Frequently asked questions
What is the best creatine supplement?
For most people, Thorne Creatine is the best all-round pick: a single-ingredient Creapure monohydrate that is micronized and NSF Certified for Sport. Optimum Nutrition Micronized Creatine is the best value, and Nutricost is the cheapest. Because all of these are creatine monohydrate, the budget options work just as well chemically; you are mainly paying for purity sourcing and third-party testing.
Is creatine monohydrate better than HCl or other forms?

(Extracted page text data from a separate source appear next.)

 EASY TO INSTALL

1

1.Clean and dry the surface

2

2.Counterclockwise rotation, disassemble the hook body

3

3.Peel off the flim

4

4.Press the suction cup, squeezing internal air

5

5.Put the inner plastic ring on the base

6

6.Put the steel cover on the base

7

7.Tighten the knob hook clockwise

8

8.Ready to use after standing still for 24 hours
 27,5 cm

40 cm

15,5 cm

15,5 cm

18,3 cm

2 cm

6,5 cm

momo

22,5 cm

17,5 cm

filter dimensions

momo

Creatine monohydrate is the gold standard, with decades of research showing it works, and it is the cheapest form. Fancier forms like HCl, buffered (Kre-Alkalyn), ethyl ester, and liquid creatine are not proven to outperform monohydrate, and usually cost more. HCl is more soluble and taken at a smaller dose, which some people find gentler on the stomach, but the evidence still favors monohydrate.
What is Creapure?
Creapure is a German-made, ultra-pure creatine monohydrate that has long been the industry quality benchmark, tested for contaminants and banned substances. Some brands use it (Thorne, Transparent Labs, Create) and some do not. It is not essential, since any quality monohydrate works, but it is a nice assurance. Note that a few big brands have quietly moved off Creapure, so check the current label if it matters to you.
How much creatine should I take, and do I need to load?
A daily dose of 3 to 5 grams is all most people need. Loading (about 20 grams a day, split into 4 doses, for 5 to 7 days) fills your muscle stores faster, but it is optional. Taking 5 grams a day reaches the same level in roughly three to four weeks without the bloating some people get from loading.
Do creatine gummies actually work?
Only if they actually contain creatine. Independent lab testing found that many creatine gummies had almost none, because creatine can degrade in a gummy over time. Create is the exception, with an independently verified dose and NSF Certified for Sport status. Gummies are convenient but cost much more per gram than powder.
When should I take creatine?
Timing barely matters for creatine. Take about 5 grams a day whenever is convenient, with or without food. What counts is taking it consistently every day, because the benefit comes from keeping your muscle stores saturated over time, not from any single dose.
The bottom line
Creatine is the rare supplement where the science is settled: monohydrate works, and it is cheap. That makes Thorne the best all-round pick for its Creapure purity and NSF certification, with Optimum Nutrition the best value and Nutricost the cheapest, all chemically equivalent. Choose Momentous for maximum certification, Kaged HCl only if monohydrate upsets your stomach, Transparent Labs if you want the HMB combo, and Create if gummies will keep you consistent. Whatever you pick, take about 5 grams a day, every day, and do not pay extra for exotic forms that the research does not support.